Texto fuente
↓↓↓

September 04, 2006
La crisis de la prensa escrita
No sé si será culpa del adn, del qué, del metro o de los 20minutos, pero cuando vinimos a vivir a este barrio tenía un quiosco de prensa para cada día de la semana, por eso de redistribuir la riqueza, y ahora en cambio, me las veo y me las deseo para conseguir comprarme el periódico cada mañana. O me levanto al punto de la mañana y bajo corriendo a por mi ejemplar o a partir de las 12 del mediodía es milagro o casualidad que pueda conseguir El País; con El Periódico de Aragón o el Heraldo no pasa lo mismo, claro.
Unos porque se jubilan, otros porque su madre está enferma y no les sale a cuenta estar trabajando cincuenta horas para dejarse todo lo que ganan en pagar a alguien que la cuide y otros, imagino, porque se cansan de no tener fiesta más que dos días al año. Y estarán también los que en septiembre se les cae encima una montonada de fascículos coleccionables, muñecas barriguitas, cafeteras del mundo antiguo y trenes del Imperio Austrohúngaro, y perecen asfixiados entre tanto cartón. Y nunca más se sabe de ellos. O los que deciden poner un servicio de fax y fotocopiadora para aumentar sus ingresos y al final se tienen que salir del local porque no se pueden revolver dentro.

↑↑↑

Listado de filas
↓↓↓

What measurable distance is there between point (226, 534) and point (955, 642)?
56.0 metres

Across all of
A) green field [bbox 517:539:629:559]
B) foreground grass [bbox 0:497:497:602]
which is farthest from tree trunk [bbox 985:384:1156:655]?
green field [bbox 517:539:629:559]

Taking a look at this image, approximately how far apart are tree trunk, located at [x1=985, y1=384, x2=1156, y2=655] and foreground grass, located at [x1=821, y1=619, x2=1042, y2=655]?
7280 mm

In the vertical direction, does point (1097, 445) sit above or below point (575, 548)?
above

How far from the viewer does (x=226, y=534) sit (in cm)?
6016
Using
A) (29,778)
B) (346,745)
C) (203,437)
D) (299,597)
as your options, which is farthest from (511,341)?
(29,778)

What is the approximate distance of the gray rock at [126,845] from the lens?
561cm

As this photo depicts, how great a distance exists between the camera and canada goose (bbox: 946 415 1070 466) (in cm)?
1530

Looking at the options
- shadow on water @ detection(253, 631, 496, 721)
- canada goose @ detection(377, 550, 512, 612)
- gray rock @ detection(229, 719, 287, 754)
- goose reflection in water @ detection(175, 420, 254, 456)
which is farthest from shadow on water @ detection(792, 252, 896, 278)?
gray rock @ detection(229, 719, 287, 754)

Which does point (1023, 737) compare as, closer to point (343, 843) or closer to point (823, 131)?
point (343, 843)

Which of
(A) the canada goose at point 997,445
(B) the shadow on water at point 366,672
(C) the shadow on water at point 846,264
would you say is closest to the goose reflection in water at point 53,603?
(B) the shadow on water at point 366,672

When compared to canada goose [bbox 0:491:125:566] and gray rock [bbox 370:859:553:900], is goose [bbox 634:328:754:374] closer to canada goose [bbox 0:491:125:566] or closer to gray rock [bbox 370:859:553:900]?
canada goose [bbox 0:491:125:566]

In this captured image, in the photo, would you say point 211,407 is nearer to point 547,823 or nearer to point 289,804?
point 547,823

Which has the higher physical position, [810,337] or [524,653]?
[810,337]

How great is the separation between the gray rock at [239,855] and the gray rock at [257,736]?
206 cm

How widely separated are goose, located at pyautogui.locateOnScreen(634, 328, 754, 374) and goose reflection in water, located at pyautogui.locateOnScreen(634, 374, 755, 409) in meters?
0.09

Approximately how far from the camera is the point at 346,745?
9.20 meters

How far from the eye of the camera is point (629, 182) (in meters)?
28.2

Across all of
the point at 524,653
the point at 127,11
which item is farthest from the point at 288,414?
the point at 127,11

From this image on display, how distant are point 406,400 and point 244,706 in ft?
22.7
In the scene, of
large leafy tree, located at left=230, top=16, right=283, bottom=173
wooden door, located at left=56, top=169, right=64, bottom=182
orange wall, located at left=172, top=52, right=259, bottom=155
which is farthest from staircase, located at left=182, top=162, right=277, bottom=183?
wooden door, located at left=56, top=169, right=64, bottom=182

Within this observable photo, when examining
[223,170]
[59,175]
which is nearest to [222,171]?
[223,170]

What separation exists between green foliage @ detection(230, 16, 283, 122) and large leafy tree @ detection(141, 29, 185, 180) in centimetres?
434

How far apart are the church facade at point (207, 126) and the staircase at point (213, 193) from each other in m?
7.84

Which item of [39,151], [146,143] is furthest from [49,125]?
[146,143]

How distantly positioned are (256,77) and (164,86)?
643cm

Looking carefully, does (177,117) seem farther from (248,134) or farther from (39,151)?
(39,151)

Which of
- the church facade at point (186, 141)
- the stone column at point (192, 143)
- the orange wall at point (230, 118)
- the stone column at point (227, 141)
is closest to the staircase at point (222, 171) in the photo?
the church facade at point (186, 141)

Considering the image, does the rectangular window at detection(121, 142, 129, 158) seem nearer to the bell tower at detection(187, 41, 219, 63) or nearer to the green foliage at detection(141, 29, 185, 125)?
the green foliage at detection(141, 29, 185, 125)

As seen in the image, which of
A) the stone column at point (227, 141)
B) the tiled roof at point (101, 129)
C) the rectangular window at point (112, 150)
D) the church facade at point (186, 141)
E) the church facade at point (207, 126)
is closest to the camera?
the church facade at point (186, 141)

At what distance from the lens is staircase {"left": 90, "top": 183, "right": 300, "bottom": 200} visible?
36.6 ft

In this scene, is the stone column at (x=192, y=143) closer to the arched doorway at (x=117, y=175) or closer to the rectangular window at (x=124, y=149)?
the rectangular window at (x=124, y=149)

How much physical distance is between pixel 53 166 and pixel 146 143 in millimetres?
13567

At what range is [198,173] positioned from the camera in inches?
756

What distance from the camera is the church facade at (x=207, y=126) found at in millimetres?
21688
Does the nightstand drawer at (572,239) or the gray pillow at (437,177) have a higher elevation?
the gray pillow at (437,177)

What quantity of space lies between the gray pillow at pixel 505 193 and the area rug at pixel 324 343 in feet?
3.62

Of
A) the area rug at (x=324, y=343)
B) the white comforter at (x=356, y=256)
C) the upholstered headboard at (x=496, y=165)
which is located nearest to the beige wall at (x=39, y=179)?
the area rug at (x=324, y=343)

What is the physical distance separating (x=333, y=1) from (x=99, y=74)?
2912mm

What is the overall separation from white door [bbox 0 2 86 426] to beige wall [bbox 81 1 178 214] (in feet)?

↑↑↑

Ejercicios propuestos
**a)** En el texto sobre la crisis de la prensa escrita, ¿a partir de qué hora resulta difícil conseguir El País?
**b)** Actualiza un fragmento del texto sobre la crisis de la prensa escrita: empieza en las palabras "Unos porque se" y detente después de "pueden revolver dentro.", sustituyendo "cafeteras" por "teteras".
**c)** Indica si cada afirmación concuerda con el texto sobre la crisis de la prensa escrita y cita las palabras que lo deciden: (i) el barrio tenía antes un quiosco de prensa para cada día de la semana; (ii) con el Heraldo ocurre la misma escasez que con El País; (iii) algunos quiosqueros ponen un servicio de fax y fotocopiadora para aumentar sus ingresos.

Respuestas por tarea
**a)** A partir de las 12 del mediodía.

**b)**
Unos porque se jubilan, otros porque su madre está enferma y no les sale a cuenta estar trabajando cincuenta horas para dejarse todo lo que ganan en pagar a alguien que la cuide y otros, imagino, porque se cansan de no tener fiesta más que dos días al año. Y estarán también los que en septiembre se les cae encima una montonada de fascículos coleccionables, muñecas barriguitas, teteras del mundo antiguo y trenes del Imperio Austrohúngaro, y perecen asfixiados entre tanto cartón. Y nunca más se sabe de ellos. O los que deciden poner un servicio de fax y fotocopiadora para aumentar sus ingresos y al final se tienen que salir del local porque no se pueden revolver dentro.

**c)**
(i) Sí: «tenía un quiosco de prensa para cada día de la semana».
(ii) No: «con El Periódico de Aragón o el Heraldo no pasa lo mismo, claro».
(iii) Sí: «deciden poner un servicio de fax y fotocopiadora para aumentar sus ingresos».